Los ojos de Liam son fuego puro; la advertencia es muy notoria en sus ojos y sonrío. El rostro de Caitín es indescifrable, aunque puedo ver rastros de celos. Recuerdo cómo ese día se pegó de mí y me besó delante de ella, para luego armarme una escena de celos porque me acerqué y hablé con ella.
—No te acerques a mi hermana...
—Será difícil; trabajamos juntos —le interrumpo. —Diles a tus padres que lo lamento mucho, pero que, dado mi economía... Tuve que ceder los pagarés a mi padre y este los hará efectivos en unos...
—Imbécil...
—Que tú gozaste, cariño; no se te olvide —le digo sin dejar de reír. —Buenas tardes, Liam, Boris.
Asiento al hombre, que hace lo mismo, y salgo.
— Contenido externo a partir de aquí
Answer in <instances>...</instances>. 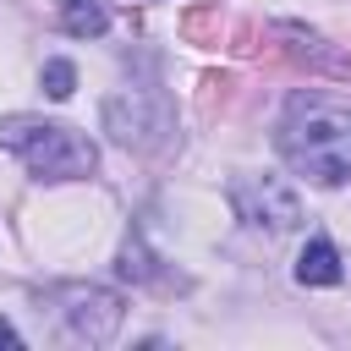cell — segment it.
<instances>
[{"label": "cell", "mask_w": 351, "mask_h": 351, "mask_svg": "<svg viewBox=\"0 0 351 351\" xmlns=\"http://www.w3.org/2000/svg\"><path fill=\"white\" fill-rule=\"evenodd\" d=\"M115 274H121V280H132V285H143V280L154 274V258H148V247H143L137 236H126V247H121V263H115Z\"/></svg>", "instance_id": "9"}, {"label": "cell", "mask_w": 351, "mask_h": 351, "mask_svg": "<svg viewBox=\"0 0 351 351\" xmlns=\"http://www.w3.org/2000/svg\"><path fill=\"white\" fill-rule=\"evenodd\" d=\"M230 203H236V214L247 219V225H269V230H291L296 219H302V203H296V192L280 181V176H241V181H230Z\"/></svg>", "instance_id": "3"}, {"label": "cell", "mask_w": 351, "mask_h": 351, "mask_svg": "<svg viewBox=\"0 0 351 351\" xmlns=\"http://www.w3.org/2000/svg\"><path fill=\"white\" fill-rule=\"evenodd\" d=\"M296 280H302V285H335V280H340V252H335V241L313 236V241L296 252Z\"/></svg>", "instance_id": "6"}, {"label": "cell", "mask_w": 351, "mask_h": 351, "mask_svg": "<svg viewBox=\"0 0 351 351\" xmlns=\"http://www.w3.org/2000/svg\"><path fill=\"white\" fill-rule=\"evenodd\" d=\"M280 154L296 176L318 186L351 181V99L335 93H291L285 121H280Z\"/></svg>", "instance_id": "1"}, {"label": "cell", "mask_w": 351, "mask_h": 351, "mask_svg": "<svg viewBox=\"0 0 351 351\" xmlns=\"http://www.w3.org/2000/svg\"><path fill=\"white\" fill-rule=\"evenodd\" d=\"M0 346H22V335H16V329H11L5 318H0Z\"/></svg>", "instance_id": "11"}, {"label": "cell", "mask_w": 351, "mask_h": 351, "mask_svg": "<svg viewBox=\"0 0 351 351\" xmlns=\"http://www.w3.org/2000/svg\"><path fill=\"white\" fill-rule=\"evenodd\" d=\"M121 296L115 291H104V285H66L60 291V318H66V329L77 335V340H88V346H110L115 340V329H121Z\"/></svg>", "instance_id": "4"}, {"label": "cell", "mask_w": 351, "mask_h": 351, "mask_svg": "<svg viewBox=\"0 0 351 351\" xmlns=\"http://www.w3.org/2000/svg\"><path fill=\"white\" fill-rule=\"evenodd\" d=\"M148 110H159L143 88H126V93H115L110 104H104V126H110V137L115 143H126V148H148L154 143V132H165V115H154L148 121Z\"/></svg>", "instance_id": "5"}, {"label": "cell", "mask_w": 351, "mask_h": 351, "mask_svg": "<svg viewBox=\"0 0 351 351\" xmlns=\"http://www.w3.org/2000/svg\"><path fill=\"white\" fill-rule=\"evenodd\" d=\"M38 82H44L49 99H71V88H77V66L55 55V60H44V77H38Z\"/></svg>", "instance_id": "10"}, {"label": "cell", "mask_w": 351, "mask_h": 351, "mask_svg": "<svg viewBox=\"0 0 351 351\" xmlns=\"http://www.w3.org/2000/svg\"><path fill=\"white\" fill-rule=\"evenodd\" d=\"M181 38L197 44V49H219V44H225V11H219V5H192V11H181Z\"/></svg>", "instance_id": "7"}, {"label": "cell", "mask_w": 351, "mask_h": 351, "mask_svg": "<svg viewBox=\"0 0 351 351\" xmlns=\"http://www.w3.org/2000/svg\"><path fill=\"white\" fill-rule=\"evenodd\" d=\"M60 27L71 38H99L110 27V11H104V0H60Z\"/></svg>", "instance_id": "8"}, {"label": "cell", "mask_w": 351, "mask_h": 351, "mask_svg": "<svg viewBox=\"0 0 351 351\" xmlns=\"http://www.w3.org/2000/svg\"><path fill=\"white\" fill-rule=\"evenodd\" d=\"M0 148L16 154L38 181H82L99 165V148L66 126V121H38V115H5L0 121Z\"/></svg>", "instance_id": "2"}]
</instances>
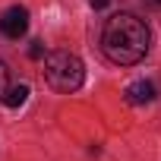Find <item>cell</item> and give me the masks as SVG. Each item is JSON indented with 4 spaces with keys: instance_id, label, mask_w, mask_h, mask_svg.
I'll return each mask as SVG.
<instances>
[{
    "instance_id": "6da1fadb",
    "label": "cell",
    "mask_w": 161,
    "mask_h": 161,
    "mask_svg": "<svg viewBox=\"0 0 161 161\" xmlns=\"http://www.w3.org/2000/svg\"><path fill=\"white\" fill-rule=\"evenodd\" d=\"M148 41H152L148 25L136 13H114L101 32L104 57L111 63H120V66H136L148 54Z\"/></svg>"
},
{
    "instance_id": "7a4b0ae2",
    "label": "cell",
    "mask_w": 161,
    "mask_h": 161,
    "mask_svg": "<svg viewBox=\"0 0 161 161\" xmlns=\"http://www.w3.org/2000/svg\"><path fill=\"white\" fill-rule=\"evenodd\" d=\"M44 79H47V86L54 92L69 95V92H76L86 82V66L69 51H51L44 57Z\"/></svg>"
},
{
    "instance_id": "3957f363",
    "label": "cell",
    "mask_w": 161,
    "mask_h": 161,
    "mask_svg": "<svg viewBox=\"0 0 161 161\" xmlns=\"http://www.w3.org/2000/svg\"><path fill=\"white\" fill-rule=\"evenodd\" d=\"M0 32L7 38H13V41H19L29 32V10L25 7H10L3 16H0Z\"/></svg>"
},
{
    "instance_id": "277c9868",
    "label": "cell",
    "mask_w": 161,
    "mask_h": 161,
    "mask_svg": "<svg viewBox=\"0 0 161 161\" xmlns=\"http://www.w3.org/2000/svg\"><path fill=\"white\" fill-rule=\"evenodd\" d=\"M155 98V86L148 79H136L133 86H126V101L130 104H148Z\"/></svg>"
},
{
    "instance_id": "5b68a950",
    "label": "cell",
    "mask_w": 161,
    "mask_h": 161,
    "mask_svg": "<svg viewBox=\"0 0 161 161\" xmlns=\"http://www.w3.org/2000/svg\"><path fill=\"white\" fill-rule=\"evenodd\" d=\"M25 101H29V86H25V82L10 86V89H7V95H3V104H7V108H22Z\"/></svg>"
},
{
    "instance_id": "8992f818",
    "label": "cell",
    "mask_w": 161,
    "mask_h": 161,
    "mask_svg": "<svg viewBox=\"0 0 161 161\" xmlns=\"http://www.w3.org/2000/svg\"><path fill=\"white\" fill-rule=\"evenodd\" d=\"M7 89H10V66H7L3 60H0V101H3Z\"/></svg>"
},
{
    "instance_id": "52a82bcc",
    "label": "cell",
    "mask_w": 161,
    "mask_h": 161,
    "mask_svg": "<svg viewBox=\"0 0 161 161\" xmlns=\"http://www.w3.org/2000/svg\"><path fill=\"white\" fill-rule=\"evenodd\" d=\"M29 54H32V57H35V60H41V57H44V47H41V41H35V44H32V51H29Z\"/></svg>"
},
{
    "instance_id": "ba28073f",
    "label": "cell",
    "mask_w": 161,
    "mask_h": 161,
    "mask_svg": "<svg viewBox=\"0 0 161 161\" xmlns=\"http://www.w3.org/2000/svg\"><path fill=\"white\" fill-rule=\"evenodd\" d=\"M89 3H92V7H95V10H104V7H108V3H111V0H89Z\"/></svg>"
},
{
    "instance_id": "9c48e42d",
    "label": "cell",
    "mask_w": 161,
    "mask_h": 161,
    "mask_svg": "<svg viewBox=\"0 0 161 161\" xmlns=\"http://www.w3.org/2000/svg\"><path fill=\"white\" fill-rule=\"evenodd\" d=\"M145 7H152V10H161V0H145Z\"/></svg>"
}]
</instances>
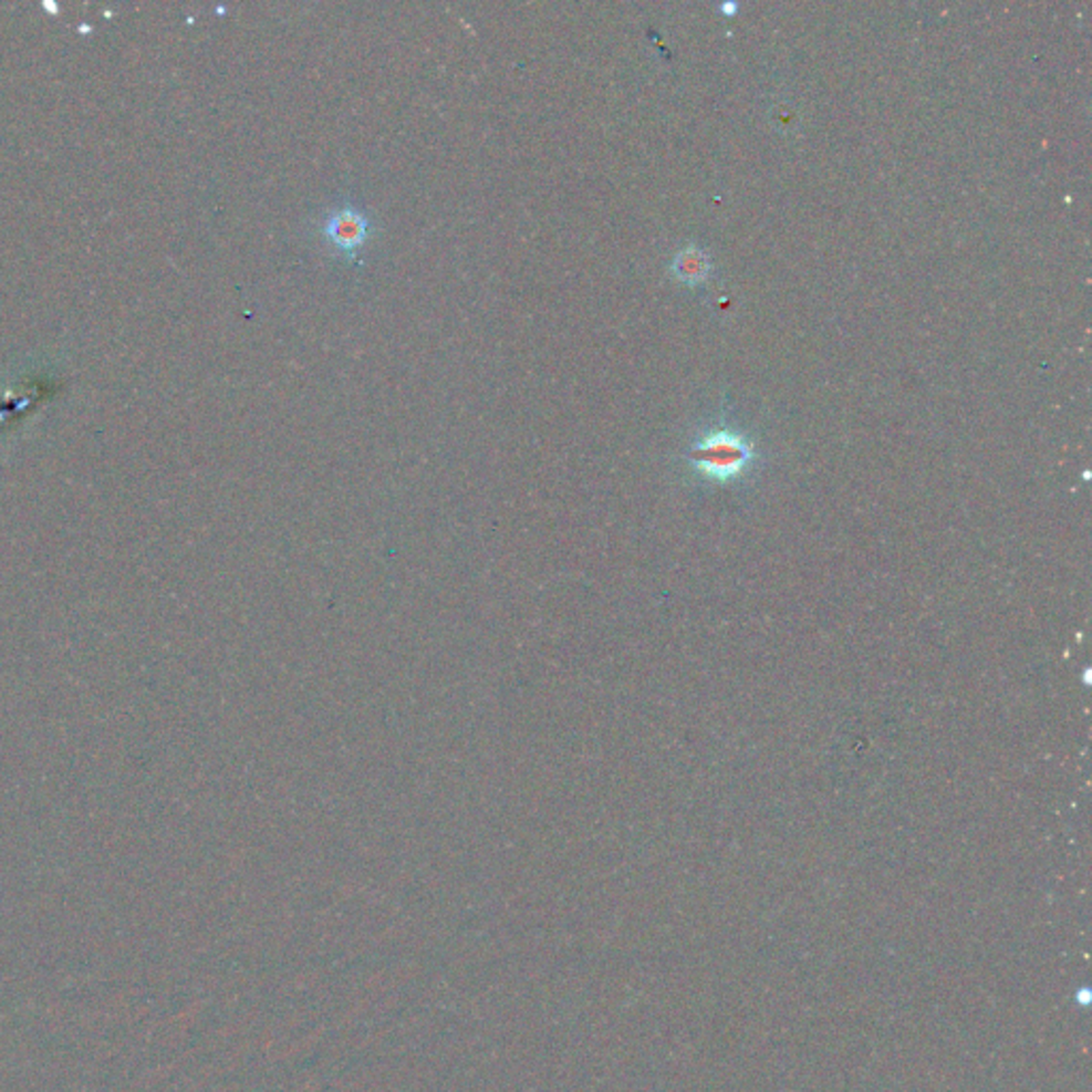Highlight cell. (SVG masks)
<instances>
[{
  "instance_id": "1",
  "label": "cell",
  "mask_w": 1092,
  "mask_h": 1092,
  "mask_svg": "<svg viewBox=\"0 0 1092 1092\" xmlns=\"http://www.w3.org/2000/svg\"><path fill=\"white\" fill-rule=\"evenodd\" d=\"M694 468L715 482H732L747 472L753 461V448L735 434L719 431L691 448Z\"/></svg>"
},
{
  "instance_id": "2",
  "label": "cell",
  "mask_w": 1092,
  "mask_h": 1092,
  "mask_svg": "<svg viewBox=\"0 0 1092 1092\" xmlns=\"http://www.w3.org/2000/svg\"><path fill=\"white\" fill-rule=\"evenodd\" d=\"M370 236V220L355 207L335 209L325 222V237L344 254H355Z\"/></svg>"
},
{
  "instance_id": "3",
  "label": "cell",
  "mask_w": 1092,
  "mask_h": 1092,
  "mask_svg": "<svg viewBox=\"0 0 1092 1092\" xmlns=\"http://www.w3.org/2000/svg\"><path fill=\"white\" fill-rule=\"evenodd\" d=\"M675 269H677L679 278H683L685 282H691V280H700L707 273V261L703 254L691 257V250H689V252L680 254Z\"/></svg>"
},
{
  "instance_id": "4",
  "label": "cell",
  "mask_w": 1092,
  "mask_h": 1092,
  "mask_svg": "<svg viewBox=\"0 0 1092 1092\" xmlns=\"http://www.w3.org/2000/svg\"><path fill=\"white\" fill-rule=\"evenodd\" d=\"M1075 1001L1082 1005V1007H1089V1003H1091V990L1089 988H1080L1075 992Z\"/></svg>"
}]
</instances>
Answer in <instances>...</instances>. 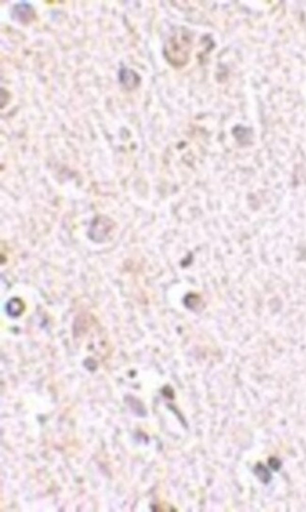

Una vez empiezo a alejarme, soy consciente de que la calma que reflejo estoy lejos de sentirla. Sé que dije que no involucraría a la chica en esto, pero, al ver sus rostros al mencionarla, la tentación llegó a mí.
"Asegúrate de que te vean feliz, hijo de puta. Porque no perdí a dos de mis mejores hombres para verte arrastrar y llorar por ella. Firmarás ese divorcio con una sonrisa y luego hazla pagar y ver lo que perdió".
—Bien, papá y Ángelo... Veremos quién está detrás de todo esto —murmuro. —Liam, Caitín y quién más.